Aluminum hubs will not flex like nylon. This means that aluminium hub wheels will give longer roll because they stay perfectly round when you push, rather than wasting energy flexing like a nylon hub. You will get slightly less traction than with a nylon hub, because the flex of the urethane is stopped at the hard hub rather than continuing into it as with nylon. This makes the wheel feel slightly harder (therefore giving you more slide). Though harder wheels often enable more speed, aluminium is far heavier than nylon, which can slow you down.
Because nylon hubs are universally lighter and cheaper, and because traction is more important in derby than long lap speed, nylon hubs are much more common in the derby wheel industry. I personally find aluminium hubs to be too heavy and love the flex of the nylon option. But as I said before, it is up to personal preference and what you are looking for in a wheel.

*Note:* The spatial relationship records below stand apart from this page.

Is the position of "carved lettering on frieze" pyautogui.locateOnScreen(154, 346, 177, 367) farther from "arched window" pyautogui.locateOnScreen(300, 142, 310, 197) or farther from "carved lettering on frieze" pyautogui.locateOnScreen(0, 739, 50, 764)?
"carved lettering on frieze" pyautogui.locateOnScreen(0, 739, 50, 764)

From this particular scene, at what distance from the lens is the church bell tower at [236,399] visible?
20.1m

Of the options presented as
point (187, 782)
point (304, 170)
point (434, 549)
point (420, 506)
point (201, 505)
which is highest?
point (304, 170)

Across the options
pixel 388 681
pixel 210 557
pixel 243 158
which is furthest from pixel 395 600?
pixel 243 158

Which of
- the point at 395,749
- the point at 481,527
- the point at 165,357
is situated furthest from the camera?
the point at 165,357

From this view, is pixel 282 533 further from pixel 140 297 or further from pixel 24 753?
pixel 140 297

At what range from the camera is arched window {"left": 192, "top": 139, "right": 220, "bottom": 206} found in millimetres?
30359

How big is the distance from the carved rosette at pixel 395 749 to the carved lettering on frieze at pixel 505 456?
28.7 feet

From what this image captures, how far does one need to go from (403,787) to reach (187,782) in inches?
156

The width or your wheel (also referred to as ‘contact patch’ if you are speaking Gear Geek) is how much urethane is touching the ground when you skate. Wheels come in different widths and will affect how your wheel performs.
Wider wheels, which often come with standard skate packages (usually 43mm), have a larger contact patch. A larger contact patch means you have more wheel under you to help you skate. This will often make you feel more stable, especially if you are a newer skater. For skaters with a strong stride, wider wheels (Tuners, Devil Ray, Rollerbones) can mean you have more wheel to push off or “dig in with”. If you use wide wheels to their full potential, the extra dig they give you can help with speed or help you really plant yourself for a strong block.
Narrow wheels have a smaller contact patch, which means pretty much the opposite of what I said above. With narrower wheels you can lose stability and “oomph” in your stride because you have less to push off. However, because there is less holding you to the ground, narrow wheels can help skaters with agility. Narrow wheels (such as Tile Biters, Heartless, Diamonds) are lighter than wider wheels, which helps skaters feel hoppy and light on their feet. The slimmer profile can also help reduce drag, to help with quicker stops. They also prevent wheel clipping. Skaters tend to switch to narrower wheels as they get more experienced and stable on their skates. A downside of narrow wheels is that they wear out a lot faster than wide wheels, simply because there is the same amount of pressure on a smaller amount of urethane.
I far prefer narrow wheels and feel like I a big clumsy elephant if I try to skate on anything over 38mm. Some people feel the opposite. Yet again, it is all up to personal preference so if you can, try out some narrow and some wide wheels before you decide what you want.
The diameter of your wheel is how tall it is from the ground up. Most wheels are 62mm, however this does vary. Shorter diameter wheels such asRiedell Quicky Stickies are capable of faster acceleration because it takes less effort to get them going. Taller wheels such as Heartless have slightly slower acceleration because they take more effort to get going, but are much easier to keep going once you are up to speed. When I am jamming, I like taller wheels to help maintain my speed as I skate around the track. If I am playing in the pack a lot, I like shorter wheels to help me accelerate and decelerate quickly as I move around the pack. Again, it is about what you are personally looking for in a wheel.
What I have covered are the most important factors you need to know about when choosing a wheel. There are other factors that can affect how your wheels perform, such as lip or edge and tread, but no one has ever asked me about these so I will leave you here.